§ SUPPLIED TEXT:
☆ ☆ ☆ ☆ ☆ ☆ ☆
[fitsbits] Preservation of digital data guaranteed to last at least 500 years

Jessica Mink jmink at cfa.harvard.edu
Thu Apr 26 14:50:07 EDT 2018


Well, we have data from up to 130 years ago in 500,000 photographic 
plates in the Harvard Plate Collection, of which over 200,000 have been 
digitized so far, into FITS image files and source catalogs on spinning 
disks stored in multiple locations. The plates are more permanent that 
the disks, unless they are flooded by a water main break...

I'm currently working with digital spectra from various Mt. Hopkins 
spectrographs which go back as far as 1979. They've been migrated across 
various disks and operating systems over the years but are still 
basically intact, though as we migrate the archive into a cloud service, 
we are finding that the data is not quite as uniform as we thought that 
it was. I've been involved for the past 30 years, though, so I mostly 
understand the nature of the variations, and the PI of the original 
project is still around, though busy with Kepler and Tess...

-Jessica

On 04/20/2018 04:34 PM, Rob Seaman wrote:
> Astronomical data retain significant time domain value indefinitely,
> e.g., eclipse data constraining Earth rotation or historical accounts of
> novae / supernovae being associated with current day SNe remnants.
☆ ☆ ☆ ☆ ☆ ☆ ☆
Part of a data file:
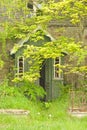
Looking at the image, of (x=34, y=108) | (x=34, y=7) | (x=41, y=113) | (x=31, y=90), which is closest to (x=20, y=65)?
(x=31, y=90)

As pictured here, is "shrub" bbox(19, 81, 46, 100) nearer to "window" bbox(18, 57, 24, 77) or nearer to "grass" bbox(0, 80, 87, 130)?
"grass" bbox(0, 80, 87, 130)

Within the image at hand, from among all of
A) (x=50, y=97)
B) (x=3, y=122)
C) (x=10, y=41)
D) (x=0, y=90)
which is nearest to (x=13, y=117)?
(x=3, y=122)

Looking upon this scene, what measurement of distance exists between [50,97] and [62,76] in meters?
1.42

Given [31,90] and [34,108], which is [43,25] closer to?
[31,90]

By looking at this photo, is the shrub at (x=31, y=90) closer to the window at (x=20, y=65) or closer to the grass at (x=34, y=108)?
the grass at (x=34, y=108)

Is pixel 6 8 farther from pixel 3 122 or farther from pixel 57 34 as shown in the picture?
pixel 3 122

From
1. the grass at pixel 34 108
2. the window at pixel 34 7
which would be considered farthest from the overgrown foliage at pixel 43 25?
the grass at pixel 34 108

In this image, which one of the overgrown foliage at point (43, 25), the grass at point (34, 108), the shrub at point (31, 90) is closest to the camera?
the grass at point (34, 108)

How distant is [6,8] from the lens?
2053cm

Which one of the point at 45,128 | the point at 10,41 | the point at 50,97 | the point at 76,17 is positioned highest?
the point at 76,17

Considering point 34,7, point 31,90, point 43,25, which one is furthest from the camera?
point 34,7

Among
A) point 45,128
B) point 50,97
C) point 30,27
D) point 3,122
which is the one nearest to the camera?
point 45,128

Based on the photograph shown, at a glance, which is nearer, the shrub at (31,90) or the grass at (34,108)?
the grass at (34,108)

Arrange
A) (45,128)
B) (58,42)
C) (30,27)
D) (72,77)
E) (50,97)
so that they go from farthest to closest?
1. (72,77)
2. (50,97)
3. (30,27)
4. (58,42)
5. (45,128)
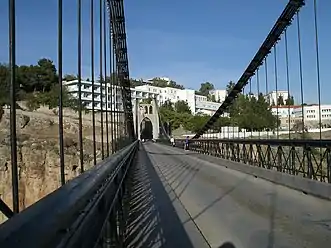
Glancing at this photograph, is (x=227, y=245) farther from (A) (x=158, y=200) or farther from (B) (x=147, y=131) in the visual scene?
(B) (x=147, y=131)

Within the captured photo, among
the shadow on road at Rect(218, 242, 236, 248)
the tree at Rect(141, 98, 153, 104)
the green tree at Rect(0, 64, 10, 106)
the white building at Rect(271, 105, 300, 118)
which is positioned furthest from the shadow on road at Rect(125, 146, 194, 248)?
the tree at Rect(141, 98, 153, 104)

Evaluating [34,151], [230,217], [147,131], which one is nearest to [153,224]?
[230,217]

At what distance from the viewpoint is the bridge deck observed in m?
6.63

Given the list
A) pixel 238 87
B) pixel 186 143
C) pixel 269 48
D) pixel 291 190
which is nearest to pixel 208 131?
pixel 186 143

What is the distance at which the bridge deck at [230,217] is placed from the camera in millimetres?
6629

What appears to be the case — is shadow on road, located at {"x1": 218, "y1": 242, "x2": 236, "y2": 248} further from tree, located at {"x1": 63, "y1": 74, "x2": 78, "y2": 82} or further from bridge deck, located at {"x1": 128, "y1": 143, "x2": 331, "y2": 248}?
tree, located at {"x1": 63, "y1": 74, "x2": 78, "y2": 82}

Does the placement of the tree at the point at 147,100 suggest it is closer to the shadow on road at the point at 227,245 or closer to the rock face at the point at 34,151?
the rock face at the point at 34,151

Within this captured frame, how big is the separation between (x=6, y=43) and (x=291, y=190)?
990cm

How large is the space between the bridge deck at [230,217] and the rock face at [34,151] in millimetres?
1595

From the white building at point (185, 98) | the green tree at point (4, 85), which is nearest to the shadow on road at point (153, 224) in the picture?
the green tree at point (4, 85)

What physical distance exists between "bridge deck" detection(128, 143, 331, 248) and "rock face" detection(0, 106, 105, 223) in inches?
62.8

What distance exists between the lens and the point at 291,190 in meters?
11.9

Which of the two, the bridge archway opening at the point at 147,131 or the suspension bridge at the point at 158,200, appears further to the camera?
the bridge archway opening at the point at 147,131

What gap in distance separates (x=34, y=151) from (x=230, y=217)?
6654 mm
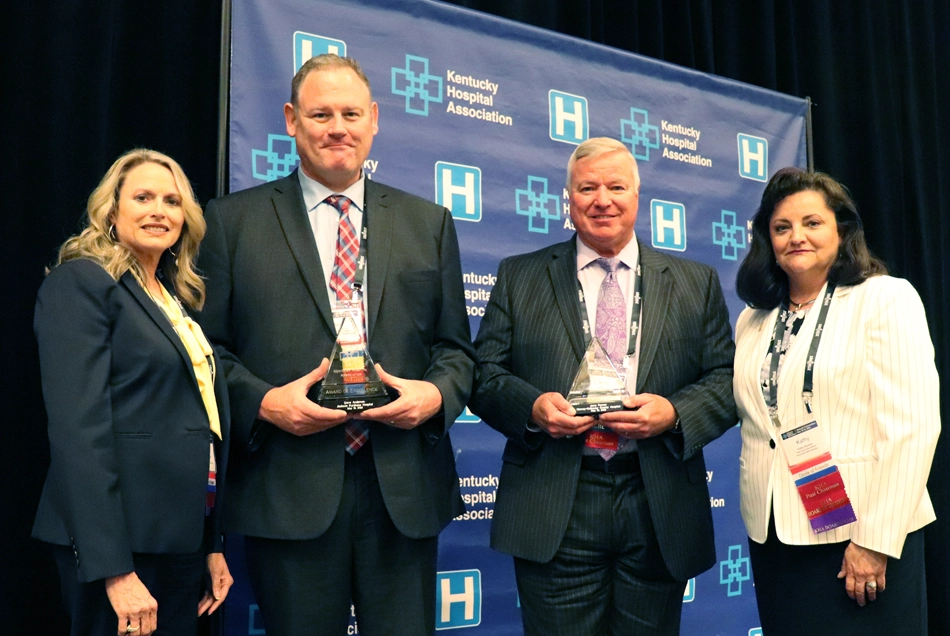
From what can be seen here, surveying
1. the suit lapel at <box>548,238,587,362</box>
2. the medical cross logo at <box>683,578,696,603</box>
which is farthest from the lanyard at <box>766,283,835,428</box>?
the medical cross logo at <box>683,578,696,603</box>

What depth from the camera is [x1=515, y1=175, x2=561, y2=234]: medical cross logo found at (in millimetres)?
3705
☆ ☆ ☆ ☆ ☆ ☆ ☆
§ BRIEF A:
Translate this sentence from the data preservation post into Spanish: "I'm currently working with digital spectra from various Mt. Hopkins spectrographs which go back as far as 1979."
§ BRIEF B:
From the data preservation post, extract the stretch from "I'm currently working" through "Kepler and Tess...".

§ WORKED ANSWER A:
Actualmente estoy trabajando con espectros digitales de varios espectrógrafos de Mt. Hopkins que se remontan hasta 1979.

§ WORKED ANSWER B:
I'm currently working with digital spectra from various Mt. Hopkins 
spectrographs which go back as far as 1979. They've been migrated across 
various disks and operating systems over the years but are still 
basically intact, though as we migrate the archive into a cloud service, 
we are finding that the data is not quite as uniform as we thought that 
it was. I've been involved for the past 30 years, though, so I mostly 
understand the nature of the variations, and the PI of the original 
project is still around, though busy with Kepler and Tess...